*FRAGMENTO PROPORCIONADO*:

──────────

Su vínculo con España no fue circunstancial. Viajó aquí antes de la Guerra de España, y volvió durante el conflicto como parte de la Ayuda Suiza, una organización que acompañó en el terreno a la población civil y a los niños desplazados. A través de sus reportajes vemos una genealogía visual del antifascismo europeo: las colas del pan, los hospitales improvisados, la vida cotidiana que insiste incluso en el desastre. Y luego, el éxodo republicano de 1939, del que Senn fue testigo directo. Las imágenes de los caminos hacia la frontera francesa, de los cuerpos exhaustos, de las miradas perdidas en Ribesaltes o Récébédou, no solo documentan una derrota militar: registran un trauma del que todavía vivimos las consecuencias. En tiempos de negacionismo histórico y blanqueamiento del franquismo, recuperar esa mirada es también afirmar que la derrota no fue un olvido.

──────────

*DATOS REGISTRADOS*:
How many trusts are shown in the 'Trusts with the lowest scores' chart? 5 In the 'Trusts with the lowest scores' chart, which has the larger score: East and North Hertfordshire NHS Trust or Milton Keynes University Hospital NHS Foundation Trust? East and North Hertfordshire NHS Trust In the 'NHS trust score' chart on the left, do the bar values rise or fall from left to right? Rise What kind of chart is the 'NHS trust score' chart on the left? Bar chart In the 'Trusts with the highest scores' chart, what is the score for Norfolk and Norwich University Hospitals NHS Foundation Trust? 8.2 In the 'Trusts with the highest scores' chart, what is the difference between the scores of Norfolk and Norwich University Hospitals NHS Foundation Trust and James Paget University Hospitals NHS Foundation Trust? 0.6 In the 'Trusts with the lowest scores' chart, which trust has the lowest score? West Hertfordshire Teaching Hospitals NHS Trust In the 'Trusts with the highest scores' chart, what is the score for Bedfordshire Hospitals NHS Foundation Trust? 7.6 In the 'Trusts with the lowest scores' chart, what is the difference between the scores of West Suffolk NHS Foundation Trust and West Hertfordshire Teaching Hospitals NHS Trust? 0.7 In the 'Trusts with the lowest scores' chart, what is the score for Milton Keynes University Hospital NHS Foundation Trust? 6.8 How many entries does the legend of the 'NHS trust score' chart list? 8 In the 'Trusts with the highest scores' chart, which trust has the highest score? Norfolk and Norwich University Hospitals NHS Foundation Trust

──────────

*PREGUNTAS Y TAREAS*:
(a) En el texto sobre Senn y la Guerra de España, ¿con qué organización volvió Senn durante el conflicto?
(b) Pasa al inglés esta frase del texto sobre Senn y la Guerra de España: "Y luego, el éxodo republicano de 1939, del que Senn fue testigo directo."
(c) Continúa el texto sobre Senn y la Guerra de España a partir de su última frase.

*RESPUESTAS*:
(a) Con la Ayuda Suiza.

(b) And then, the Republican exodus of 1939, which Senn witnessed firsthand.

(c)
Durante la Segunda Guerra Mundial, Senn recorrió los campos de internamiento del sur de Francia con una atención que desarma. No hay grandilocuencia ni épica en sus fotos: hay polvo, hambre, quietud. La dignidad frágil de quienes han sido reducidos a nada por la maquinaria bélica europea. Es significativo que su trabajo de estos años no circulase de forma masiva fuera de ciertas revistas suizas —Zürcher Illustrierte, Berner Illustrierte— y publicaciones de izquierda. Era demasiado incómodo, demasiado cercano al hueso.
Después del conflicto, Senn cruzó el Atlántico: documentó Estados Unidos, México y Canadá, y fue de los primeros fotógrafos europeos en introducir el color en reportajes de larga duración. Pero incluso en ese viraje tecnológico su mirada permaneció fiel a una pregunta esencial: ¿cómo se representa la vida de quienes no controlan el relato? ¿cómo se registra lo que la historia intenta borrar? En ese sentido, sus más de 1.500 reportajes —y los cerca de cien mil negativos conservados hoy en el Museo de Bellas Artes de Berna— componen un archivo que no solo narra una época: la interroga.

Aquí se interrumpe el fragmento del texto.